### PROMPT A
Can you repeat the passage of the IT fun-pack spoof from "Recreate the joys" up to and including "two screens loses!"?
### PROMPT B
Could you pick up the IT fun-pack spoof after its last sentence and keep it going?

### PAGE EXCERPT
--------

Hmm. Barring the plastic doughnut, it all seems a bit unreal. We ought to do something about that.

“Buy Phil Factor’s IT fun-pack! Children will thrill to the stress of the life of an IT developer with this, the ultimate pretend IT department. Encourage work-readiness and negative feelings about work through role-play of workday routines.

All kids will love our pointy-headed boss costume. They’ll use their imagination to pretend not to understand the technical issues, get hoodwinked by any passing IT salesmen, and change their minds about development strategies. Fun for all the family as the tactile and colourful toy database develops page faults and requires a restore from the last known good backup, which was accidentally deleted last week.

Throw a dice to see who’ll experience our hilarious plastic blue-screen-of-death. All the kids will love to dress up and play the office Unix Guru in sandals, beard and bottle glasses who goes on and on about Ubuntu, Ruby on rails, Mandriva and Perl. You’ll laugh when your friends dress up as the bad-tempered DBA, and charge around accusing developers of making changes directly into production databases.

Recreate the joys of the open-office area, where developers with the concentration-span of goldfish talk loudly about footie, or laugh like hyenas for no apparent reason! Thrill to our cardboard blank-screen when you lose an hour’s work after a wandering geek trips over your power cables. Thrill to the competition to see just how many LCD screens you can have on your desktop at once. Last one to get two screens loses!

--------

Dataset excerpt
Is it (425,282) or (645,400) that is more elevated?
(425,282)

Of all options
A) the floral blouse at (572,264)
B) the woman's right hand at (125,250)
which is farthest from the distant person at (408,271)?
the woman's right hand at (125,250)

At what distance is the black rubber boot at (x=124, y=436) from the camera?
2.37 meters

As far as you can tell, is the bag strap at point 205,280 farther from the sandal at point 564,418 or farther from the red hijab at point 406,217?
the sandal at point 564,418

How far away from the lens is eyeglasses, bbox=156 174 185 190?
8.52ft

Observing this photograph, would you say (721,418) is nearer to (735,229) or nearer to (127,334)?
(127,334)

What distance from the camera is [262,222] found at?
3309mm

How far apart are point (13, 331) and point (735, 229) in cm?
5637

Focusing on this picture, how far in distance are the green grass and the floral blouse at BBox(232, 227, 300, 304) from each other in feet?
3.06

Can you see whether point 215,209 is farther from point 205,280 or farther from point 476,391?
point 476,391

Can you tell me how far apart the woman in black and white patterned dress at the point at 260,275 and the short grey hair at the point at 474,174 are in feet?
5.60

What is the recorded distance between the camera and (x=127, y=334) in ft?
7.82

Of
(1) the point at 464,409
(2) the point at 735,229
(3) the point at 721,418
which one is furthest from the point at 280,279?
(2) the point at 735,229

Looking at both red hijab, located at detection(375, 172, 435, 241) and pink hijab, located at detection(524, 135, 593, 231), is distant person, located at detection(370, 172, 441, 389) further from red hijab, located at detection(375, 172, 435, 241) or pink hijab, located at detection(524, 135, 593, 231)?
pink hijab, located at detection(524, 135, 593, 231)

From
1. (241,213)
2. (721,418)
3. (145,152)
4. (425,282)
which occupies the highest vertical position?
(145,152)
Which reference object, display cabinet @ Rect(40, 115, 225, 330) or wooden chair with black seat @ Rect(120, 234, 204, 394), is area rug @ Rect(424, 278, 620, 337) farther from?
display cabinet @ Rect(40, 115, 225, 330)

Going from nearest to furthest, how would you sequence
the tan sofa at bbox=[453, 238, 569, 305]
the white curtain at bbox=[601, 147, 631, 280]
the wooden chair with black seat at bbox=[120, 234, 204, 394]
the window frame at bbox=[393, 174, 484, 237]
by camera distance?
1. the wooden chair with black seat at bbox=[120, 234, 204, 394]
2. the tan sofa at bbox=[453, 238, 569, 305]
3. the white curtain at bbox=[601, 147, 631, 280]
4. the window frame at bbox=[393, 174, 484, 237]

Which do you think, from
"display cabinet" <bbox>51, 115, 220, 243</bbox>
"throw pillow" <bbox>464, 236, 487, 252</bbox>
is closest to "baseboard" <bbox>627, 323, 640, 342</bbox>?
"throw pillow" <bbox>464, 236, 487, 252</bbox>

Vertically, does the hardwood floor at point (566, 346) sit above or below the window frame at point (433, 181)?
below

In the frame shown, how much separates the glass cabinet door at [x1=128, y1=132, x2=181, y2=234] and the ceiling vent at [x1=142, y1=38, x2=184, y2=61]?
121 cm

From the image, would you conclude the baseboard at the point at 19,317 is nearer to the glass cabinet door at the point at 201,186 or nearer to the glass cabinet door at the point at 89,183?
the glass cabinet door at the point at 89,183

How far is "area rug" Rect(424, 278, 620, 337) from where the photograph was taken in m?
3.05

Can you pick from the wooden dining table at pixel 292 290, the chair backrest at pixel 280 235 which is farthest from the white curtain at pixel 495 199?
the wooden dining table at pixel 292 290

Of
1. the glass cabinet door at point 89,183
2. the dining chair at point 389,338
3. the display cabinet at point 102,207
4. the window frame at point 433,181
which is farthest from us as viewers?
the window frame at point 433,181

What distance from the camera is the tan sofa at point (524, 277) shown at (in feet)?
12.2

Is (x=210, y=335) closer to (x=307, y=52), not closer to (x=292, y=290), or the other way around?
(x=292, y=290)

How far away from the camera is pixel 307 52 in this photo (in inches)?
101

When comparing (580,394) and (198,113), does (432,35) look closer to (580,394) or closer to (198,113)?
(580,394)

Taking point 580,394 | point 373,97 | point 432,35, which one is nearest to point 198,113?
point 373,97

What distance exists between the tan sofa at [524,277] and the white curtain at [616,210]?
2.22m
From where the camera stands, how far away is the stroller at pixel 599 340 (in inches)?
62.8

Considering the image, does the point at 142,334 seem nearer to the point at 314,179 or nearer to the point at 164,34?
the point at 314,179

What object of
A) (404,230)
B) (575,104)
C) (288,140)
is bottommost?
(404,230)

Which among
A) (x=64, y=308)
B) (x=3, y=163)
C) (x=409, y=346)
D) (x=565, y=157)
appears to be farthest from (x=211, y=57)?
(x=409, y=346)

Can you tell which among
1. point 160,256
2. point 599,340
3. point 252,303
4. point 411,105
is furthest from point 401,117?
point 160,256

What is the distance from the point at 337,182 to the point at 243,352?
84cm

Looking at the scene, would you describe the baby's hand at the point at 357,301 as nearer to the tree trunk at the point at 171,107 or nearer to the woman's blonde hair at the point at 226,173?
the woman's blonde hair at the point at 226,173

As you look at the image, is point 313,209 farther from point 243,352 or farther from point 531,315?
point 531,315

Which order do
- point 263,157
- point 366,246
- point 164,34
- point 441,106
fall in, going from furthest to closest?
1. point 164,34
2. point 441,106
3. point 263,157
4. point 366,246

--------

### EXERCISE RESPONSE A
Recreate the joys of the open-office area, where developers with the concentration-span of goldfish talk loudly about footie, or laugh like hyenas for no apparent reason! Thrill to our cardboard blank-screen when you lose an hour’s work after a wandering geek trips over your power cables. Thrill to the competition to see just how many LCD screens you can have on your desktop at once. Last one to get two screens loses!

### EXERCISE RESPONSE B
As a change from the usual pillowfight during a sleep-over, try our toy powerpoint presentations! Dress up in a charcoal suit and send them all to sleep with bullet-points. Last one awake is a swot! ”

Ah me. I shudder and have a quick look at what young geeks got up to in 1913. The Boy Mechanic, published in Chicago in 1913 was extolling play with model steam engines or turbines, Flint arrowheads, Electric toasters, Toboggan sleds, Magic spirit hands, self-lighting arc searchlights, Fish signals for fishing through ice, toy cannons that actually fired, . Homemade shower baths, home-made bombs ignited by electricity, and home-made flying machines (‘The proper position of the body is slightly ahead of the planes, but this must be found by experience…. The operator might suffer a sprained ankle or perhaps a broken limb’).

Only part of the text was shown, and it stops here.